Task description = Print the full set of records below, character for character and picture-free.

Dataset records =
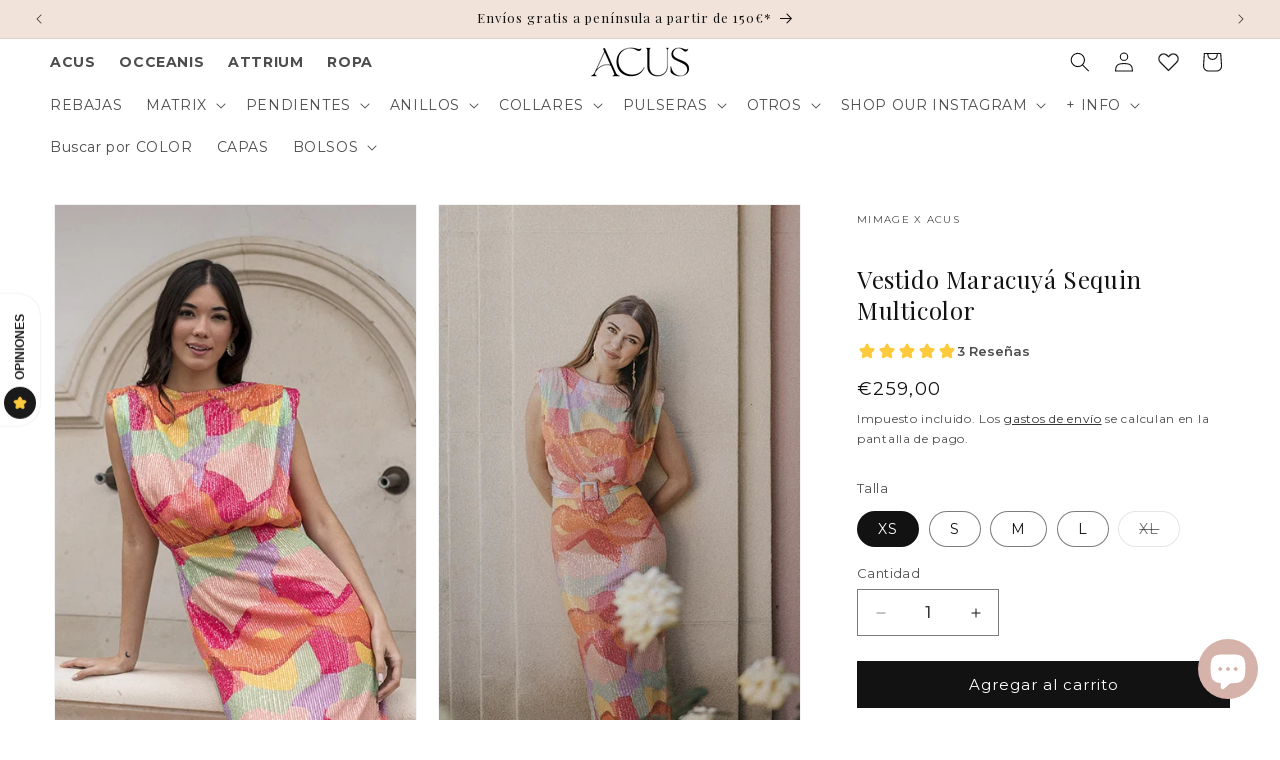

--- FILE ---
content_type: text/css
request_url: https://acuscomplementos.com/cdn/shop/t/20/assets/TDM-custom.css?v=49719668568572700651730824212
body_size: 536
content:
.ssw-faveiticon{position:absolute;top:1.5rem;right:1rem;z-index:2!important}.button-wishlist_heart--product[class*=" ssw-icon-"]:before,.button-wishlist_heart--product[class^=ssw-icon-]:before{display:none!important}.button-wishlist_heart--card[class*=" ssw-icon-"]:before,.button-wishlist_heart--card[class^=ssw-icon-]:before{display:none!important}.header__icon .icon-heart{height:2.6rem!important;width:3rem!important}.icon-heart{color:#000}.button-wishlist_heart--card.ssw-fave-icon[title="Eliminar de la lista de deseos"] .icon-heart,.button-wishlist_heart--card.ssw-fave-icon[title="Remove to Wishlist"] .icon-heart{fill:#000}.button-wishlist_heart--card{background-color:#fff3;border:none;border-radius:50%;padding:0;transform:scale(.8);width:30px;height:30px;display:flex!important;justify-content:center;align-items:center;transition:all .3s ease-in-out;cursor:pointer}.button-wishlist_heart--card svg{width:20px;height:16px}.button-wishlist_heart--card:hover{background-color:#ffffffb3;transform:scale(.9)}.product .ssw-faveiticon{position:relative!important;top:inherit;right:inherit;z-index:2}.button-wishlist_heart--product{background-color:#fff3;border:none;width:100%;padding:0;height:30px;display:flex;justify-content:flex-end;flex-direction:row;align-items:center;gap:1rem;transition:all .3s ease-in-out;cursor:pointer}.button-wishlist_heart--product *{color:#7a7a7a;font-family:var(--font-body-family)}.product__text{margin-bottom:10px!important}.button-wishlist_heart--product svg{transform:scale(.6)}a.ssw-link-fave-menu{position:relative}a.ssw-link-fave-menu .ssw-icon-heart,a.ssw-link-fave-menu .ssw-icon-heart-o{color:var(--gw_main_color_wishlist, var(--gw_main_color, #ef3251))}a.ssw-link-fave-menu .ssw-counter-fave-menu{color:var(--gw_main_color_wishlist, var(--gw_main_color, #ef3251));width:1.5rem;height:1.5rem;background:#000;border-radius:50%;color:#fff!important;font-size:1rem;position:absolute;right:.3rem;bottom:.8rem}.ssw-link-fave-menu{top:0!important;margin:0!important}a.ssw-link-fave-menu{text-decoration-color:var(--gw_main_color_wishlist, var(--gw_main_color, #ef3251))}.float-buttons_slider{position:absolute!important;top:50%;transform:translateY(-50%);width:100%;justify-content:space-between!important;padding:0 1rem;border:none!important}.float-buttons_slider button{background-color:#ffffffb3;border-radius:50%}.media-link{cursor:pointer}@media only screen and (min-width: 768px){.list-social{right:0!important}}.footer__copyright{text-align:center!important;width:100%;display:flex;flex-direction:column;justify-content:center;align-items:center}.footer--image_legal{max-width:600px;width:100%;height:auto}.card .media.media--hover-effect>img:only-child,.card-wrapper .media.media--hover-effect>img:only-child{transition:transform var(--duration-long) ease}.card:hover .media.media--hover-effect>img:first-child:only-child,.card-wrapper:hover .media.media--hover-effect>img:first-child:only-child{transform:scale(1.03)}.card-wrapper:hover .media.media--hover-effect>img:first-child:not(:only-child){opacity:0}.card-wrapper:hover .media.media--hover-effect>img+img{opacity:1;transition:transform var(--duration-long) ease;transform:scale(1.03)}.underline-links-hover:hover a{text-decoration:underline;text-underline-offset:.3rem}@media screen and (min-width: 990px){.header--multi__pages.header--middle-center:not(.drawer-menu){grid-template-areas:"navigation-pages heading icons" "navigation navigation navigation"}}.multi-pages__menu.multi-pages__menu{grid-area:navigation-pages}@media screen and (max-width:989px){.menu-drawer__navigation-container .multi-pages__menu{display:flex;padding:0 3rem}}.quick-add{z-index:2!important;opacity:0;transition:all .5s ease-in-out;margin-top:-46px!important}.card-wrapper:hover .quick-add{opacity:1}.quick-add__submit{background:#fff;opacity:.8}@media only screen and (max-width: 768px){.quick-add{margin-top:-52px!important}}.megamenu__image-content{display:flex;flex-wrap:nowrap}.megamenu__image-content ul:first-child{width:100%;max-width:30%}.megamenu__image-content ul:last-child{width:100%;max-width:70%;transform:rotateY(180deg)}.megamenu__image-content ul:last-child li{transform:rotateY(-180deg)}.megamenu__image{height:390px;grid-column-start:2 span;position:relative}@media screen and (max-width:768px){.megamenu__image{padding:1rem}.megamenu__image span{bottom:1rem!important;left:2rem!important}}.megamenu__image .link{width:100%;height:100%}.megamenu__image span{position:absolute;bottom:.5rem;left:1rem;color:#fff;font-weight:600;font-size:2rem}.megamenu__image img{width:100%;max-width:100%;height:100%;object-fit:cover}.exclusive-tags{display:flex;flex-direction:column;text-transform:uppercase;font-size:1rem;font-weight:600;letter-spacing:3px;line-height:16px}.tags-color{color:#d5b2aa;border:none}.shipping-text{font-size:12px;color:#fff;text-align:center;font-weight:700}.shipping-content{width:500px;justify-content:center;background:#d5b2aa;box-shadow:0 0 8px #0000004d;margin-bottom:2rem}@media only screen and (max-width: 600px){.shipping-content{width:auto}}cart-items.page-width.is-empty{margin-top:2rem}
/*# sourceMappingURL=/cdn/shop/t/20/assets/TDM-custom.css.map?v=49719668568572700651730824212 */


--- FILE ---
content_type: application/javascript
request_url: https://tag.oniad.com/3a116dae-ad8a-11f0-99c9-fbc8fce9b9f2_engagement/
body_size: 438
content:
(function () {
    var oniad_srcs = ['https://tag.oniad.com/3a116dae-ad8a-11f0-99c9-fbc8fce9b9f2_engagement/5da26340-ad8a-11f0-8302-ab2a6b8460ca/'];
    for (oniad_src of oniad_srcs) {
        var s = document.createElement('script');
        s.type = 'text/javascript';
        s.async = true;
        s.src = oniad_src;
        var x = document.getElementsByTagName('script')[0];
        x.parentNode.insertBefore(s, x);
    }    
})();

Exercise solution =
--- FILE ---
content_type: text/css
request_url: https://acuscomplementos.com/cdn/shop/t/20/assets/TDM-custom.css?v=49719668568572700651730824212
body_size: 536
content:
.ssw-faveiticon{position:absolute;top:1.5rem;right:1rem;z-index:2!important}.button-wishlist_heart--product[class*=" ssw-icon-"]:before,.button-wishlist_heart--product[class^=ssw-icon-]:before{display:none!important}.button-wishlist_heart--card[class*=" ssw-icon-"]:before,.button-wishlist_heart--card[class^=ssw-icon-]:before{display:none!important}.header__icon .icon-heart{height:2.6rem!important;width:3rem!important}.icon-heart{color:#000}.button-wishlist_heart--card.ssw-fave-icon[title="Eliminar de la lista de deseos"] .icon-heart,.button-wishlist_heart--card.ssw-fave-icon[title="Remove to Wishlist"] .icon-heart{fill:#000}.button-wishlist_heart--card{background-color:#fff3;border:none;border-radius:50%;padding:0;transform:scale(.8);width:30px;height:30px;display:flex!important;justify-content:center;align-items:center;transition:all .3s ease-in-out;cursor:pointer}.button-wishlist_heart--card svg{width:20px;height:16px}.button-wishlist_heart--card:hover{background-color:#ffffffb3;transform:scale(.9)}.product .ssw-faveiticon{position:relative!important;top:inherit;right:inherit;z-index:2}.button-wishlist_heart--product{background-color:#fff3;border:none;width:100%;padding:0;height:30px;display:flex;justify-content:flex-end;flex-direction:row;align-items:center;gap:1rem;transition:all .3s ease-in-out;cursor:pointer}.button-wishlist_heart--product *{color:#7a7a7a;font-family:var(--font-body-family)}.product__text{margin-bottom:10px!important}.button-wishlist_heart--product svg{transform:scale(.6)}a.ssw-link-fave-menu{position:relative}a.ssw-link-fave-menu .ssw-icon-heart,a.ssw-link-fave-menu .ssw-icon-heart-o{color:var(--gw_main_color_wishlist, var(--gw_main_color, #ef3251))}a.ssw-link-fave-menu .ssw-counter-fave-menu{color:var(--gw_main_color_wishlist, var(--gw_main_color, #ef3251));width:1.5rem;height:1.5rem;background:#000;border-radius:50%;color:#fff!important;font-size:1rem;position:absolute;right:.3rem;bottom:.8rem}.ssw-link-fave-menu{top:0!important;margin:0!important}a.ssw-link-fave-menu{text-decoration-color:var(--gw_main_color_wishlist, var(--gw_main_color, #ef3251))}.float-buttons_slider{position:absolute!important;top:50%;transform:translateY(-50%);width:100%;justify-content:space-between!important;padding:0 1rem;border:none!important}.float-buttons_slider button{background-color:#ffffffb3;border-radius:50%}.media-link{cursor:pointer}@media only screen and (min-width: 768px){.list-social{right:0!important}}.footer__copyright{text-align:center!important;width:100%;display:flex;flex-direction:column;justify-content:center;align-items:center}.footer--image_legal{max-width:600px;width:100%;height:auto}.card .media.media--hover-effect>img:only-child,.card-wrapper .media.media--hover-effect>img:only-child{transition:transform var(--duration-long) ease}.card:hover .media.media--hover-effect>img:first-child:only-child,.card-wrapper:hover .media.media--hover-effect>img:first-child:only-child{transform:scale(1.03)}.card-wrapper:hover .media.media--hover-effect>img:first-child:not(:only-child){opacity:0}.card-wrapper:hover .media.media--hover-effect>img+img{opacity:1;transition:transform var(--duration-long) ease;transform:scale(1.03)}.underline-links-hover:hover a{text-decoration:underline;text-underline-offset:.3rem}@media screen and (min-width: 990px){.header--multi__pages.header--middle-center:not(.drawer-menu){grid-template-areas:"navigation-pages heading icons" "navigation navigation navigation"}}.multi-pages__menu.multi-pages__menu{grid-area:navigation-pages}@media screen and (max-width:989px){.menu-drawer__navigation-container .multi-pages__menu{display:flex;padding:0 3rem}}.quick-add{z-index:2!important;opacity:0;transition:all .5s ease-in-out;margin-top:-46px!important}.card-wrapper:hover .quick-add{opacity:1}.quick-add__submit{background:#fff;opacity:.8}@media only screen and (max-width: 768px){.quick-add{margin-top:-52px!important}}.megamenu__image-content{display:flex;flex-wrap:nowrap}.megamenu__image-content ul:first-child{width:100%;max-width:30%}.megamenu__image-content ul:last-child{width:100%;max-width:70%;transform:rotateY(180deg)}.megamenu__image-content ul:last-child li{transform:rotateY(-180deg)}.megamenu__image{height:390px;grid-column-start:2 span;position:relative}@media screen and (max-width:768px){.megamenu__image{padding:1rem}.megamenu__image span{bottom:1rem!important;left:2rem!important}}.megamenu__image .link{width:100%;height:100%}.megamenu__image span{position:absolute;bottom:.5rem;left:1rem;color:#fff;font-weight:600;font-size:2rem}.megamenu__image img{width:100%;max-width:100%;height:100%;object-fit:cover}.exclusive-tags{display:flex;flex-direction:column;text-transform:uppercase;font-size:1rem;font-weight:600;letter-spacing:3px;line-height:16px}.tags-color{color:#d5b2aa;border:none}.shipping-text{font-size:12px;color:#fff;text-align:center;font-weight:700}.shipping-content{width:500px;justify-content:center;background:#d5b2aa;box-shadow:0 0 8px #0000004d;margin-bottom:2rem}@media only screen and (max-width: 600px){.shipping-content{width:auto}}cart-items.page-width.is-empty{margin-top:2rem}
/*# sourceMappingURL=/cdn/shop/t/20/assets/TDM-custom.css.map?v=49719668568572700651730824212 */


--- FILE ---
content_type: application/javascript
request_url: https://tag.oniad.com/3a116dae-ad8a-11f0-99c9-fbc8fce9b9f2_engagement/
body_size: 438
content:
(function () {
    var oniad_srcs = ['https://tag.oniad.com/3a116dae-ad8a-11f0-99c9-fbc8fce9b9f2_engagement/5da26340-ad8a-11f0-8302-ab2a6b8460ca/'];
    for (oniad_src of oniad_srcs) {
        var s = document.createElement('script');
        s.type = 'text/javascript';
        s.async = true;
        s.src = oniad_src;
        var x = document.getElementsByTagName('script')[0];
        x.parentNode.insertBefore(s, x);
    }    
})();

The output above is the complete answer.